En una escena de la película, un anciano leía a un niño un pasaje que, para mí, es el más bello de la Biblia, muy por encima del
Cantar de los Cantares
.

Se encuentra en el
Libro de la Sabiduría
(2, 1-7), libro que no figura, ni mucho menos, en todas las ediciones. El autor de estas líneas admirables las pone en boca de los impíos.
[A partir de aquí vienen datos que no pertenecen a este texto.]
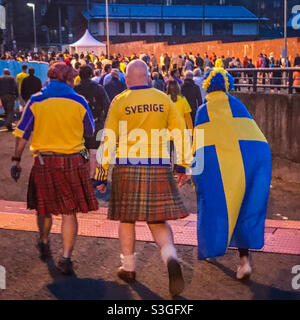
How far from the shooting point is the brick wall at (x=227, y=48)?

Basta con poner entre paréntesis las primeras palabras y leer:

(Pues neciamente se dijeron a sí mismos los que no razonan): Corta y triste es nuestra vida, y no hay remedio cuando llega el fin del hombre, ni se sabe que nadie haya escapado del hades.

Por acaso hemos venido a la existencia, y después de esta vida seremos como si no hubiéramos sido: porque humo es nuestro aliento, y el pensamiento una centella del latido de nuestro corazón.

Extinguido éste, el cuerpo se vuelve ceniza, y el espíritu se disipa como tenue aire.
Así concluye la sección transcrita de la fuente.